▸ **Task directions**:
Return the complete listing exactly as it reads, with each picture removed.

§

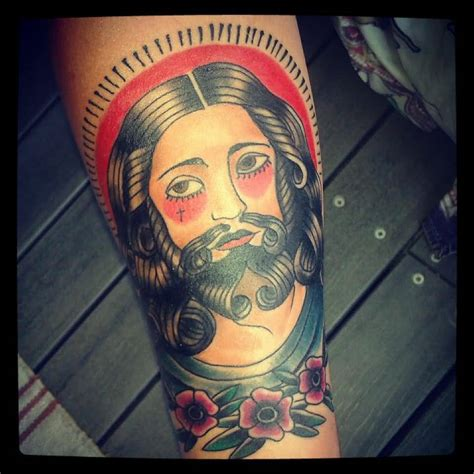 baby jesus tattoo designs jesus ideas and jesus designs page 5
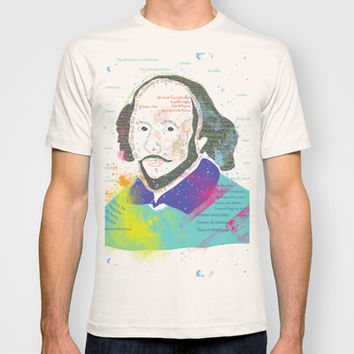 Portrait of William Shakespeare-Hand drawn T-shirt by famenxt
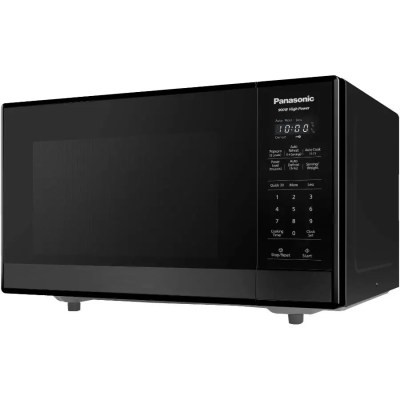 panasonic 900 watt 9 cu ft black stainless steel countertop microwave oven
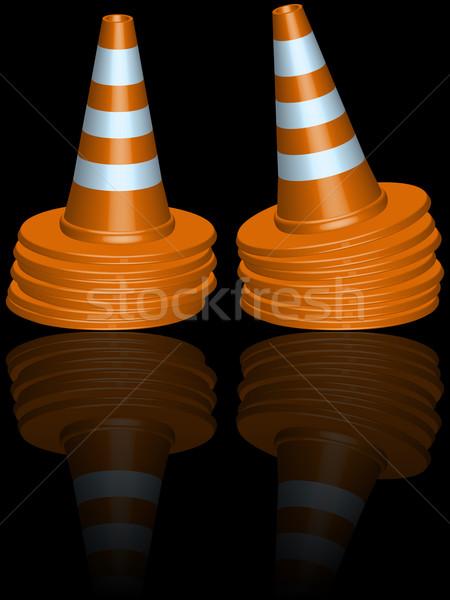 traffic cones piles Stock photo © robertosch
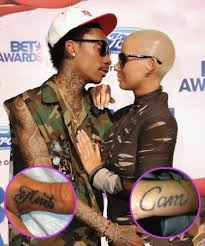 9 tattoos amber rose could u0027ve gotten instead of wiz u0027s face vibe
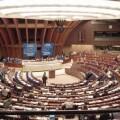 Reino Unido renuncia a la presidencia de turno del Consejo de Ministros de la UE en 2017.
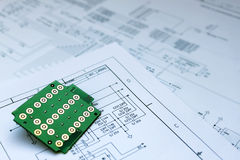 Circuit board and circuit diagram Stock Photos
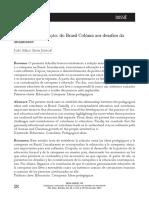 Catequese e educação do Brasil Colônia aos desafios da atualidade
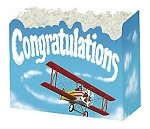 Congratulations with Plane Basket Boxes (Small, 7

§

▸ **Your response**:
 baby jesus tattoo designs jesus ideas and jesus designs page 5
 Portrait of William Shakespeare-Hand drawn T-shirt by famenxt
 panasonic 900 watt 9 cu ft black stainless steel countertop microwave oven
 traffic cones piles Stock photo © robertosch
 9 tattoos amber rose could u0027ve gotten instead of wiz u0027s face vibe
 Reino Unido renuncia a la presidencia de turno del Consejo de Ministros de la UE en 2017.
 Circuit board and circuit diagram Stock Photos
 Catequese e educação do Brasil Colônia aos desafios da atualidade
 Congratulations with Plane Basket Boxes (Small, 7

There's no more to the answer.